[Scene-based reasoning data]
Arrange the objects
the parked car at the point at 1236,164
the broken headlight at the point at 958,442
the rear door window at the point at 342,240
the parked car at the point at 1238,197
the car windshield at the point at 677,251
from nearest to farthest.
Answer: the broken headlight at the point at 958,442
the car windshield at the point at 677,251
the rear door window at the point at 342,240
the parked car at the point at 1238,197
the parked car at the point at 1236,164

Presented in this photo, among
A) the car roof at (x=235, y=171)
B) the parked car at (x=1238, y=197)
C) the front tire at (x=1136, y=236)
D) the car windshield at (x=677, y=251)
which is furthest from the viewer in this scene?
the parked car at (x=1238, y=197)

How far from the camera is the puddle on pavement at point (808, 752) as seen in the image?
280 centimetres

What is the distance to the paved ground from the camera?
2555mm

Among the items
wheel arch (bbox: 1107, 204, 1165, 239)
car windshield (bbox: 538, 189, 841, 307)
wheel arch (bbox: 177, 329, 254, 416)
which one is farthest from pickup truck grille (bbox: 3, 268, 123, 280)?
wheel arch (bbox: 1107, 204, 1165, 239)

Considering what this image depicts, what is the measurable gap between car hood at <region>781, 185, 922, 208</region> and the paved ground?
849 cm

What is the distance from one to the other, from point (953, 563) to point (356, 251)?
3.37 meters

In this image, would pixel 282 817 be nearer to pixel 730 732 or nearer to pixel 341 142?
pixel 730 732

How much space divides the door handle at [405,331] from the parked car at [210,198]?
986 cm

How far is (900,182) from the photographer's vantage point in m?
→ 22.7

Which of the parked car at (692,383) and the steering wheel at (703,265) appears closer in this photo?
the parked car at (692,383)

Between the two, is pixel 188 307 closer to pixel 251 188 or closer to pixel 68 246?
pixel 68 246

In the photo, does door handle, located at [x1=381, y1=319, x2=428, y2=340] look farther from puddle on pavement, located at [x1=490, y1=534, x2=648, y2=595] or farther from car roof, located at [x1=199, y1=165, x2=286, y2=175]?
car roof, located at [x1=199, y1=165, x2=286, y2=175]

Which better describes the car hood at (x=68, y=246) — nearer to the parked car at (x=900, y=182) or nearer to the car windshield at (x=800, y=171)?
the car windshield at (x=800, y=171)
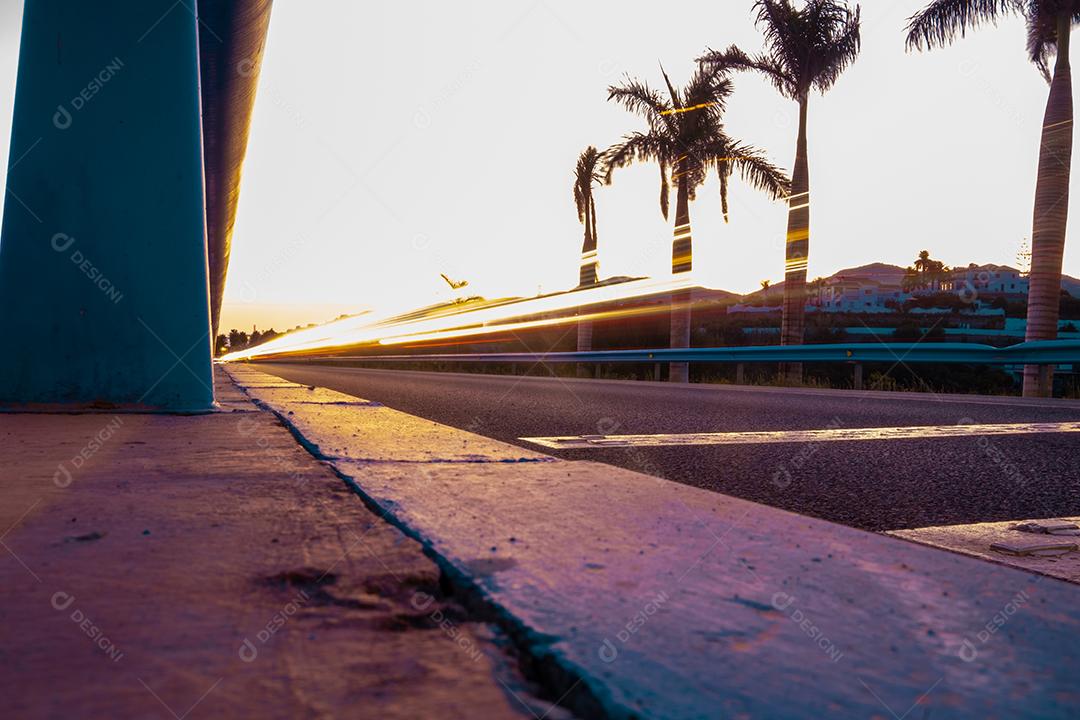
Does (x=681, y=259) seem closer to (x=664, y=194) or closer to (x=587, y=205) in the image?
(x=664, y=194)

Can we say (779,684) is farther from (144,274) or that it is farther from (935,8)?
(935,8)

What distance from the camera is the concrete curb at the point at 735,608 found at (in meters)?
1.05

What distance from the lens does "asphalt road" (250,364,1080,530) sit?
3123 millimetres

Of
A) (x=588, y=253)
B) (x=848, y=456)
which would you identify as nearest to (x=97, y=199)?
(x=848, y=456)

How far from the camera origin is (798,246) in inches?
852

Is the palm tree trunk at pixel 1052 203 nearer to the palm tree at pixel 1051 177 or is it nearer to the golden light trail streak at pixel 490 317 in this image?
the palm tree at pixel 1051 177

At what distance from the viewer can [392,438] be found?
12.7 feet

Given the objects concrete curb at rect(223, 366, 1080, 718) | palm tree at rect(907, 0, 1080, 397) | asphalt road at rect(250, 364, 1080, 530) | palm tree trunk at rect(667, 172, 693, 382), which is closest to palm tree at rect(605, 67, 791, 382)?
palm tree trunk at rect(667, 172, 693, 382)

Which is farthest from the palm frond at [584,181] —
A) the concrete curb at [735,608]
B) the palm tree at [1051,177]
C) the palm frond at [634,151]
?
the concrete curb at [735,608]

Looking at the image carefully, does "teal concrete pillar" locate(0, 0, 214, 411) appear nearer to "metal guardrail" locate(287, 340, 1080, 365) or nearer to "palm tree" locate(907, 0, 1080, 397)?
"metal guardrail" locate(287, 340, 1080, 365)

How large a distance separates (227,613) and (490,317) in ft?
112

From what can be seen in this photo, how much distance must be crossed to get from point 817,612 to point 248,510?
1.35 metres

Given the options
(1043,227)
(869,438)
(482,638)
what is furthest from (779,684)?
(1043,227)

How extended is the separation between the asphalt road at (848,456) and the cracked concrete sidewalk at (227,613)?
1838 mm
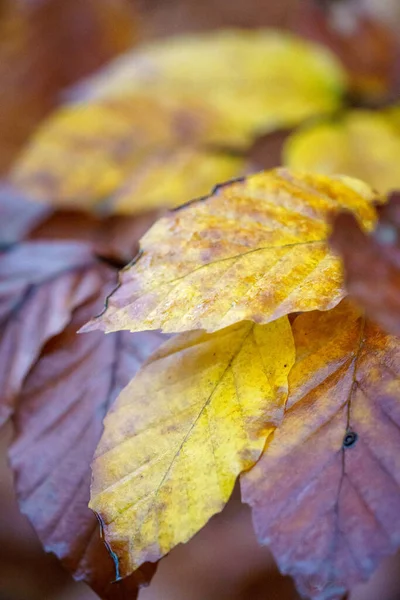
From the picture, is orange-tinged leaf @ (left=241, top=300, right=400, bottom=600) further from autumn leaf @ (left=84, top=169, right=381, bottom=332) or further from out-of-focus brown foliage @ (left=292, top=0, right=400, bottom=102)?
out-of-focus brown foliage @ (left=292, top=0, right=400, bottom=102)

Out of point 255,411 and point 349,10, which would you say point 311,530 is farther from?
point 349,10

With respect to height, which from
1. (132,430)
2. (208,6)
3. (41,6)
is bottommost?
(132,430)

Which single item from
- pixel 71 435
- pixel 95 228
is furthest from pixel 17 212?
pixel 71 435

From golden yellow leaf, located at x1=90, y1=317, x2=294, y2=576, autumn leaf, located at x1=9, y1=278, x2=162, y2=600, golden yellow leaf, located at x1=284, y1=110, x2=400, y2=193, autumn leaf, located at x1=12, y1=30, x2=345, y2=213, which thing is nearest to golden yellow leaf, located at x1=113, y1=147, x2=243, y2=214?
autumn leaf, located at x1=12, y1=30, x2=345, y2=213

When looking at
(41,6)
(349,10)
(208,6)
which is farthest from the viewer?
(208,6)

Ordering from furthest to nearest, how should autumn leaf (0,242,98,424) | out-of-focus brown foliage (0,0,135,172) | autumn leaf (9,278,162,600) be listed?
out-of-focus brown foliage (0,0,135,172), autumn leaf (0,242,98,424), autumn leaf (9,278,162,600)

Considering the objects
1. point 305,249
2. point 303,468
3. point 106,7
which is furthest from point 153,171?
point 106,7
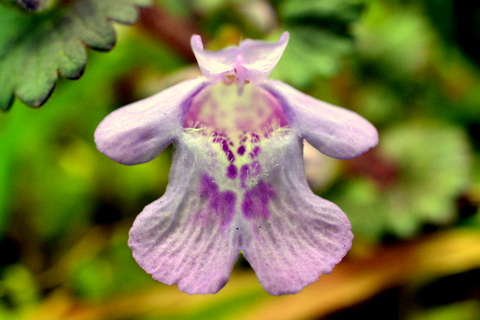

BRIEF
Write out every line of the data above verbatim, omitting the pictures.

TASK ANSWER
Arrange the objects
the parked car at the point at 1236,164
the broken headlight at the point at 958,442
the rear door window at the point at 342,240
the parked car at the point at 1238,197
the car windshield at the point at 677,251
from nearest to farthest.
Answer: the broken headlight at the point at 958,442
the car windshield at the point at 677,251
the rear door window at the point at 342,240
the parked car at the point at 1238,197
the parked car at the point at 1236,164

Presented in this photo, among
A) the car roof at (x=235, y=171)
B) the parked car at (x=1238, y=197)
C) the front tire at (x=1136, y=236)
D) the car windshield at (x=677, y=251)
which is furthest from the viewer in this scene?
the parked car at (x=1238, y=197)

How far from the camera is the puddle on pavement at point (808, 752) as seen in the image?
280 centimetres

What is the distance to the paved ground from the camera?
2555mm

Among the items
wheel arch (bbox: 1107, 204, 1165, 239)
car windshield (bbox: 538, 189, 841, 307)
wheel arch (bbox: 177, 329, 254, 416)
which one is farthest from pickup truck grille (bbox: 3, 268, 123, 280)?
wheel arch (bbox: 1107, 204, 1165, 239)

Considering what this image depicts, what is the measurable gap between car hood at <region>781, 185, 922, 208</region> and the paved ground?
849 cm

What is the distance from one to the other, from point (953, 563) to point (356, 251)?
3.37 meters

In this image, would pixel 282 817 be nearer to pixel 730 732 or nearer to pixel 341 142?
pixel 730 732

How much space divides the door handle at [405,331] from the parked car at [210,198]?
986 cm

How far is (900,182) from the photographer's vantage point in m?
→ 22.7

Which of the parked car at (692,383) and the steering wheel at (703,265) appears closer in this photo?
the parked car at (692,383)

Between the two, is pixel 188 307 closer to pixel 251 188 or closer to pixel 68 246?
pixel 68 246

In the photo, does door handle, located at [x1=381, y1=319, x2=428, y2=340] look farther from puddle on pavement, located at [x1=490, y1=534, x2=648, y2=595] or farther from car roof, located at [x1=199, y1=165, x2=286, y2=175]?
car roof, located at [x1=199, y1=165, x2=286, y2=175]

Which better describes the car hood at (x=68, y=246) — nearer to the parked car at (x=900, y=182) or nearer to the car windshield at (x=800, y=171)?
the car windshield at (x=800, y=171)
Does (x=681, y=259) seem closer to (x=664, y=194) or closer to (x=587, y=205) in the image?
(x=664, y=194)

Can we say (779,684) is farther from (144,274) or that it is farther from (935,8)?
(935,8)

What distance from the camera is the concrete curb at the point at 735,608 found at (in meters)?
1.05

What distance from the lens does "asphalt road" (250,364,1080,530) sit?
3123 millimetres

Of
A) (x=588, y=253)
B) (x=848, y=456)
which would you identify as nearest to (x=97, y=199)?
(x=848, y=456)

How far from the camera origin is (798,246) in inches?
852

Is the palm tree trunk at pixel 1052 203 nearer to the palm tree at pixel 1051 177 or is it nearer to the golden light trail streak at pixel 490 317 in this image?
the palm tree at pixel 1051 177

At what distance from the viewer can [392,438] be found?
12.7 feet

Given the objects concrete curb at rect(223, 366, 1080, 718) | palm tree at rect(907, 0, 1080, 397) | asphalt road at rect(250, 364, 1080, 530) | palm tree trunk at rect(667, 172, 693, 382), which is closest to palm tree at rect(605, 67, 791, 382)?
palm tree trunk at rect(667, 172, 693, 382)

Which is farthest from the palm frond at [584,181] —
A) the concrete curb at [735,608]
B) the palm tree at [1051,177]
C) the palm frond at [634,151]
?
the concrete curb at [735,608]

Looking at the image carefully, does "teal concrete pillar" locate(0, 0, 214, 411) appear nearer to "metal guardrail" locate(287, 340, 1080, 365) or nearer to "palm tree" locate(907, 0, 1080, 397)?
"metal guardrail" locate(287, 340, 1080, 365)

How large a distance separates (227,613) and (490,317) in ft?
112

From what can be seen in this photo, how much distance must be crossed to get from point 817,612 to point 248,510?
1.35 metres

Given the options
(1043,227)
(869,438)
(482,638)
what is furthest from (779,684)?
(1043,227)

How extended is the separation between the asphalt road at (848,456) and the cracked concrete sidewalk at (227,613)?
1838 mm
From the picture, is orange-tinged leaf @ (left=241, top=300, right=400, bottom=600) further from autumn leaf @ (left=84, top=169, right=381, bottom=332) or further from out-of-focus brown foliage @ (left=292, top=0, right=400, bottom=102)?
out-of-focus brown foliage @ (left=292, top=0, right=400, bottom=102)

Out of point 255,411 and point 349,10, which would you say point 311,530 is farther from?
point 349,10

With respect to height, which from
1. (132,430)
2. (208,6)
3. (41,6)
is bottommost?
(132,430)

Which single item from
- pixel 71 435
- pixel 95 228
is furthest from pixel 17 212?
pixel 71 435

From golden yellow leaf, located at x1=90, y1=317, x2=294, y2=576, autumn leaf, located at x1=9, y1=278, x2=162, y2=600, golden yellow leaf, located at x1=284, y1=110, x2=400, y2=193, autumn leaf, located at x1=12, y1=30, x2=345, y2=213, which thing is nearest to golden yellow leaf, located at x1=113, y1=147, x2=243, y2=214?
autumn leaf, located at x1=12, y1=30, x2=345, y2=213

When looking at
(41,6)
(349,10)
(208,6)
which is farthest from the viewer?
(208,6)

Ordering from furthest to nearest, how should autumn leaf (0,242,98,424) | out-of-focus brown foliage (0,0,135,172) | autumn leaf (9,278,162,600) be listed?
out-of-focus brown foliage (0,0,135,172), autumn leaf (0,242,98,424), autumn leaf (9,278,162,600)

Considering the objects
1. point 305,249
2. point 303,468
3. point 106,7
which is furthest from point 153,171?
point 106,7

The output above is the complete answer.